**Exercise aim**
Locate and copy each line in the data that contains the word "California".

Stored data entries
———

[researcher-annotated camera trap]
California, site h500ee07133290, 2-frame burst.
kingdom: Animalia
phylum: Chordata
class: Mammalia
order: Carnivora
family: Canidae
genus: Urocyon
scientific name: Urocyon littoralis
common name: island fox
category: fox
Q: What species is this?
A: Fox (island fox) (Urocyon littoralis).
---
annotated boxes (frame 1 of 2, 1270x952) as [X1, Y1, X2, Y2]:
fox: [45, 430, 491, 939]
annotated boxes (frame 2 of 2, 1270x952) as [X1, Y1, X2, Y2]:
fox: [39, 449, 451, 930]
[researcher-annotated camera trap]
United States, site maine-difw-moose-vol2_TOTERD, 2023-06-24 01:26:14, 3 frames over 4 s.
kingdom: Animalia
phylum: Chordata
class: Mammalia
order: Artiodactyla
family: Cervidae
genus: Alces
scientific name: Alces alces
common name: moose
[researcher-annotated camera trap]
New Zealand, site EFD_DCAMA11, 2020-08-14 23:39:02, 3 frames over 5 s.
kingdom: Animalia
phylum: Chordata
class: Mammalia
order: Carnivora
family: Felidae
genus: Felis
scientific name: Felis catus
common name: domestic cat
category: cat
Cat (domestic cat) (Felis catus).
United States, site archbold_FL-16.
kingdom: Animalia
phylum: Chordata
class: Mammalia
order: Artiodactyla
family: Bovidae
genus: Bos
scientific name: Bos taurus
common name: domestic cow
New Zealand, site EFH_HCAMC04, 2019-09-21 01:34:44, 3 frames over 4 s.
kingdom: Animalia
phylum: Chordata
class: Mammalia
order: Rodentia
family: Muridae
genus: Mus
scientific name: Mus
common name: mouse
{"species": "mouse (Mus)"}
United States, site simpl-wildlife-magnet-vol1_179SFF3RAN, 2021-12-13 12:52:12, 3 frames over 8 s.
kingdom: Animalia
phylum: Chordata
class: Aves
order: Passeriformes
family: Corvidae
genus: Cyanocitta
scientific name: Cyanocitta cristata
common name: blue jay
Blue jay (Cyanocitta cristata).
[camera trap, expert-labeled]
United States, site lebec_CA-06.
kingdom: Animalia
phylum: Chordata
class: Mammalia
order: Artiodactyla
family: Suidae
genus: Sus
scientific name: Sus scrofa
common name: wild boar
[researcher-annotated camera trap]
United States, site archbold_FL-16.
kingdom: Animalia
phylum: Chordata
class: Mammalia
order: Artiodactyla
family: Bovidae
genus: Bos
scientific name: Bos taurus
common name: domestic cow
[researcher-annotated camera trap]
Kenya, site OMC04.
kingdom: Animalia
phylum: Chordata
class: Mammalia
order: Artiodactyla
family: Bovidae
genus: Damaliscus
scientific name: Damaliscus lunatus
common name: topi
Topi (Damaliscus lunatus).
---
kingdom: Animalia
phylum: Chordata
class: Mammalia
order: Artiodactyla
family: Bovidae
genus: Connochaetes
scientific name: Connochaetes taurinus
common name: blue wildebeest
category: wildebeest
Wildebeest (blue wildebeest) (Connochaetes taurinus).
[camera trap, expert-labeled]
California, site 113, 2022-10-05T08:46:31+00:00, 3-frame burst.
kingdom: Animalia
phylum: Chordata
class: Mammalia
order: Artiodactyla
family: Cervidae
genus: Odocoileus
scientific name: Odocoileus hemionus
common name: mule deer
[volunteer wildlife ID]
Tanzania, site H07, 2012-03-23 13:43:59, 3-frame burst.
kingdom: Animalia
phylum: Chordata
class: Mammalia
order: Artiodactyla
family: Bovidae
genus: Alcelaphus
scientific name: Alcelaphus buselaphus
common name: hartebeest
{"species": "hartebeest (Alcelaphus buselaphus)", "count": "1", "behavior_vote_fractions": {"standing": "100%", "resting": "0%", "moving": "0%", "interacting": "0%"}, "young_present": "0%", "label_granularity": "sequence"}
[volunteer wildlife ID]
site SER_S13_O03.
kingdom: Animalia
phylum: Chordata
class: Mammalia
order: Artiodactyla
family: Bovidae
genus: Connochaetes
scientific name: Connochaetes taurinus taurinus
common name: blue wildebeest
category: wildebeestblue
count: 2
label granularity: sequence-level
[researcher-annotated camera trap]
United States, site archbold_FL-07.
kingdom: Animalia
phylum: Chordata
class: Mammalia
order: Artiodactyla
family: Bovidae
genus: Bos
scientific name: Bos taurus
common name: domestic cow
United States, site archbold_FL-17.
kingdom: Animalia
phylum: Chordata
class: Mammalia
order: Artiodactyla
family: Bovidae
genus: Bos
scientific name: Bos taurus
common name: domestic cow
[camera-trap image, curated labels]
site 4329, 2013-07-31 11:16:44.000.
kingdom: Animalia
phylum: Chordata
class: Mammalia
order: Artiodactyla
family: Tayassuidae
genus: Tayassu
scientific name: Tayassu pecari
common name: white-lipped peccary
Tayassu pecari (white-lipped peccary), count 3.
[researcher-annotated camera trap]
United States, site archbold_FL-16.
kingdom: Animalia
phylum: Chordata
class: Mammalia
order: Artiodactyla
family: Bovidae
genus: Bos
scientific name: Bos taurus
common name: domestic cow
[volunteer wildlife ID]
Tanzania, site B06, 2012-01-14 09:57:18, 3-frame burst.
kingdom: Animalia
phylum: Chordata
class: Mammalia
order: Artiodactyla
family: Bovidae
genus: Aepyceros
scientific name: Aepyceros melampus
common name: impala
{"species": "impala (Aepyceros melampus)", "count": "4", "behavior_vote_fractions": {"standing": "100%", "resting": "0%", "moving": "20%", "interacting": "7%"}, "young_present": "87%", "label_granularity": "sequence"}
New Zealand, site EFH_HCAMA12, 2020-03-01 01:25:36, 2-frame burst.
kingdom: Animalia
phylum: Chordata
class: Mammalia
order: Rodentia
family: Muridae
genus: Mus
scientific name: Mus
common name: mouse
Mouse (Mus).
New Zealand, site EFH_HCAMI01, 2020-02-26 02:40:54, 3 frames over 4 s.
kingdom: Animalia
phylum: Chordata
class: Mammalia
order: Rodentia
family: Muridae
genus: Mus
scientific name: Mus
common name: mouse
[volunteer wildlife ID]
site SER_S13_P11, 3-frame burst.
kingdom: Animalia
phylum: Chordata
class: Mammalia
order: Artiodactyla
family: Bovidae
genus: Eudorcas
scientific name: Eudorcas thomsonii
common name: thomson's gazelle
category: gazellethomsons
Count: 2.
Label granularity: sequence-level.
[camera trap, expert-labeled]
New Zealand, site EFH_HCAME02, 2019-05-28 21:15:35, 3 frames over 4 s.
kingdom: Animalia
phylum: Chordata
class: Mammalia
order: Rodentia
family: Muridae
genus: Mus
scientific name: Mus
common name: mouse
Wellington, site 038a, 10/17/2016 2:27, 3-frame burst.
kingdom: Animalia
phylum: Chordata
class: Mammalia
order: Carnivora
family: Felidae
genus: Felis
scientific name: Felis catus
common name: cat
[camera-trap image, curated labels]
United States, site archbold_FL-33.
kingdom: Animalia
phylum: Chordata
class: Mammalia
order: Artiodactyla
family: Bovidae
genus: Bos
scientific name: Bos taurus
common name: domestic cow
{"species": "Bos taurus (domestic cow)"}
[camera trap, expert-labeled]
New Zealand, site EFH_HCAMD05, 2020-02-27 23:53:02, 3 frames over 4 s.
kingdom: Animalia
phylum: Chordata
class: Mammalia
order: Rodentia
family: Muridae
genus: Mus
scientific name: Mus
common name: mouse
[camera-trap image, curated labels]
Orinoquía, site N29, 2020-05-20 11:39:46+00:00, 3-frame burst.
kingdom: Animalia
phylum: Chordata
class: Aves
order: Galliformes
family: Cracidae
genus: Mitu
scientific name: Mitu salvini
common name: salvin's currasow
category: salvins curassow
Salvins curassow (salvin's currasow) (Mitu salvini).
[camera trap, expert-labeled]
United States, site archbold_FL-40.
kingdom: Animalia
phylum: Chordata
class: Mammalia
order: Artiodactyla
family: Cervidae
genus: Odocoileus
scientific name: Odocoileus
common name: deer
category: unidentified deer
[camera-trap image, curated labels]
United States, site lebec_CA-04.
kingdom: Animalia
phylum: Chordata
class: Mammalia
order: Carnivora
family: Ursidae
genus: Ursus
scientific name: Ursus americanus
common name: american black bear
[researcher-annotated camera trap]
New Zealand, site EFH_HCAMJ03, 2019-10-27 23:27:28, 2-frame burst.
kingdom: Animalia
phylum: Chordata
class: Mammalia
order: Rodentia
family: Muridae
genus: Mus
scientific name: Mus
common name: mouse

———

**Solution**
California, site h500ee07133290, 2-frame burst.
California, site 113, 2022-10-05T08:46:31+00:00, 3-frame burst.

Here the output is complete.